As a kid, I dreamed of becoming a brilliantly-talented comic book artist and writer. I spent most of my free time—as well as too much of my otherwise spoken-for time—drawing characters and developing stories around them. When I wasn’t creating comics I was reading them, and Spider-Man (across all his comic iterations at the time) was my favorite. To me, he was the crown jewel of my favorite universe, the Marvel [as-then not yet cinematic] Universe. I worshiped Marvel’s iconic Stan Lee, the many superheroes who populated their stories, and any and all associated mythologies, be they within Marvel’s pages or the urban legends traded in comic book stores.
This was a time when comic book characters were still a very niche-interest. Though, in the idiom of niches, that niche was enormous and full of die-hard devotees, the comics world was largely overlooked by the general public. Unlike today, comic book movies were a rare treat at megaplexes and usually reserved for characters who had long made the jump to other areas of pop culture, a level of success effectively reserved for Superman and Batman. The idea that a film based on The Avengers could earn two billion dollars was far less realistic than the notion that a radioactive spider-bite might give a high school kid great powers. Nevertheless, we who were enamored with comics were hopelessly so enamored, whether or not anyone deemed this a respectable pursuit. They dominated our lives, seemingly from a world we would do anything to touch.
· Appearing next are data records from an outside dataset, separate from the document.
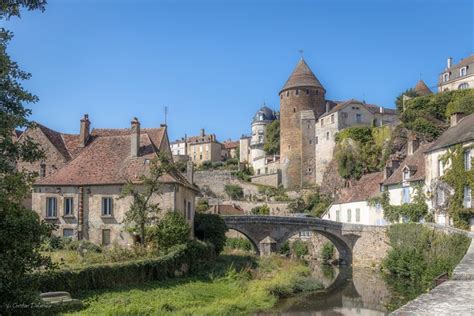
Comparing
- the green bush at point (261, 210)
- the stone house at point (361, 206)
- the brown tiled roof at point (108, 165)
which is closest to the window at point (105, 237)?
the brown tiled roof at point (108, 165)

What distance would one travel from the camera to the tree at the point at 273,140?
79188 mm

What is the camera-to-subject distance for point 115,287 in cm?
2078

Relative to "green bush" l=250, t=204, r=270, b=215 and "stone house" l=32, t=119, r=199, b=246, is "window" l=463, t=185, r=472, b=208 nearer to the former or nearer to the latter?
"stone house" l=32, t=119, r=199, b=246

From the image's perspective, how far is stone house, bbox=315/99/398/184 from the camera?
60750 mm

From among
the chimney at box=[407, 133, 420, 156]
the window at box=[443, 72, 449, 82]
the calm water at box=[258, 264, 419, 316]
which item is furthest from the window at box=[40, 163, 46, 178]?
the window at box=[443, 72, 449, 82]

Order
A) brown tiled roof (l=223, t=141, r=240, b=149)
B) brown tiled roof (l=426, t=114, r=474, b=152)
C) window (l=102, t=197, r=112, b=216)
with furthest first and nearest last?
brown tiled roof (l=223, t=141, r=240, b=149) → brown tiled roof (l=426, t=114, r=474, b=152) → window (l=102, t=197, r=112, b=216)

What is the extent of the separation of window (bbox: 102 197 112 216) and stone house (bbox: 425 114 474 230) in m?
19.2

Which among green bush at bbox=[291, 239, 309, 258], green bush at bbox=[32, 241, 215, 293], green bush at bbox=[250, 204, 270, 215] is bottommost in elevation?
green bush at bbox=[291, 239, 309, 258]

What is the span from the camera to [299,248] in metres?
48.8

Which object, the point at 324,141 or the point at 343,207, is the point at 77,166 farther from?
the point at 324,141

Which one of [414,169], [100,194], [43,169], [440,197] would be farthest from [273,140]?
[100,194]

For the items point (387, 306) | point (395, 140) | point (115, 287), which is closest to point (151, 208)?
point (115, 287)

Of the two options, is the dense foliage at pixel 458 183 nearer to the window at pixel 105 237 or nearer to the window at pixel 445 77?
the window at pixel 105 237

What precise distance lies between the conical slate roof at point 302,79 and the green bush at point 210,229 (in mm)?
37565
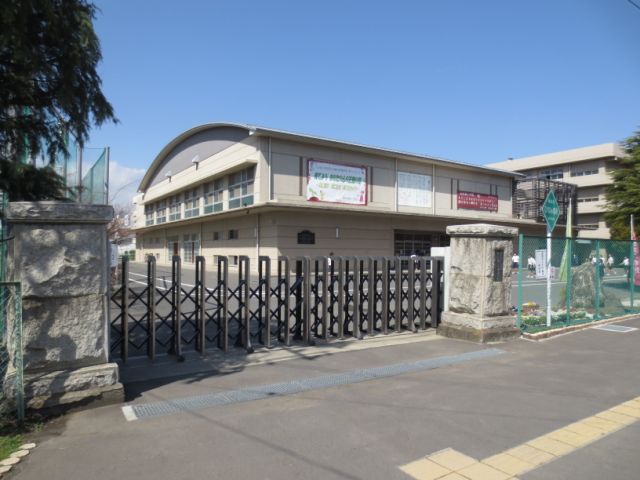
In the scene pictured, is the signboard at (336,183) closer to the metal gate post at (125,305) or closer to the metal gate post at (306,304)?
the metal gate post at (306,304)

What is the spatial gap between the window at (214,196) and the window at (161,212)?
1191 cm

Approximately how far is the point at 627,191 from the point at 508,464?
18.1 meters

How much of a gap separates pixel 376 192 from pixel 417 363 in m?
22.3

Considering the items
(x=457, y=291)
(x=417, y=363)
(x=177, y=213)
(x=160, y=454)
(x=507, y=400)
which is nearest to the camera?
(x=160, y=454)

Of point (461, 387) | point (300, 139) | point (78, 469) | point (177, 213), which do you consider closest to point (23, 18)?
point (78, 469)

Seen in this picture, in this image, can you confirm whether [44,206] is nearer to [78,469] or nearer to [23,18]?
[23,18]

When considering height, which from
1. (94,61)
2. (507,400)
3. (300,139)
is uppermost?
(300,139)

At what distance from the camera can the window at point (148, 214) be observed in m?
49.1

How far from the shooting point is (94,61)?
233 inches

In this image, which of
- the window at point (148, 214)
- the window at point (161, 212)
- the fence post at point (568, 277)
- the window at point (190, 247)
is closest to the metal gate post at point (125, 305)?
the fence post at point (568, 277)

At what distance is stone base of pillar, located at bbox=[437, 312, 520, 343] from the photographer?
8.16m

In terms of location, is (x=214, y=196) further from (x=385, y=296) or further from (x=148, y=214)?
(x=385, y=296)

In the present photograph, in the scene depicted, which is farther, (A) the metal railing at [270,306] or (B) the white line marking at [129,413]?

So I tried.
In 1993, as a ten year old, I began writing letters to then-Marvel president Terry Stewart. I would share my ideas for what the company was doing, my own aspirations about working in comics someday, and my questions generally. My agenda at the time was limited to the hope that Marvel might translate my ideas into products I could buy. I loved my comics and the associated paraphernalia, and often longed for things I wished existed (so I could then buy them, which isn’t strictly how commerce is supposed to work).
As a writer, and generally as an adult, I am now well-versed in the difficulty involved with getting anyone to read or even consider one’s ideas. Creative work is often dogged by the sense that you, the artist, are toiling with all your heart in hopeless obscurity, and that any attempt at reaching an audience—often even one limited to friends and family—can be a very uphill climb.
This being so, I am still astonished by the kindness I was shown by Marvel in their personalized responses (included here) to my ridiculous and (appropriately) childlike inquiries. What my letters to Marvel might have said specifically, I have only my vague decades-old recollections and the details in the responses pictured here to glean from, but they definitely imply an actual human was thoughtful enough to read what I was mailing off to New York. The responses were from Stewart—though it would less than a complete shock to learn he didn’t personally author them—and showed very generous and careful consideration to whatever wacky tangent my mom had helped me to articulate on our family typewriter.
On a trip to New York to visit my grandparents that same year, I insisted my mom take me to the address I had been sending the letters to. A good mom with a kind heart and much patience, she complied. I had expected a giant skyscraper belonging to the publisher; something akin to the residence of The Fantastic Four, but was surprised to find only a modest lobby that didn’t seem dissimilar from the office in Boston where my father worked. Smaller, actually—the major difference being a spinning rack of comics standing in one corner, letting you know this was not a workplace populated only by robots. If there had been any robots, surely they would have been only the coolest robots, like The Avengers‘ Vision. I imagine the receptionist at the desk didn’t know quite what to make of us. She was very kind, but informed us that remodeling in the offices currently precluded any opportunity for the tours they ordinarily gave. Nevertheless, an employee whose name I’ve long forgotten emerged from the back and spoke to me for a while about comics, an experience that left me spellbound. When the conversation was over, he directed me to the rack of comics, and told me to take whatever I liked. I left with a stack the approximate dimensions of a phone book—a device which we used to locate telephone back numbers in 1993.
My letters and visit to Marvel Comics made the creative world a tangible thing for me, and bolstered my desire to one day do creative work. Though I’ve long left comics in my past (I can’t draw) I’ve never let go of my desire to tell stories, and often fantastic ones, like those I spent hours pouring over in Marvel’s pages as a child. More than 20 years later, I am forever grateful to Marvel, Terry Stewart, that anonymous employee, and all artists who do amazing work while still being humble enough value their fans.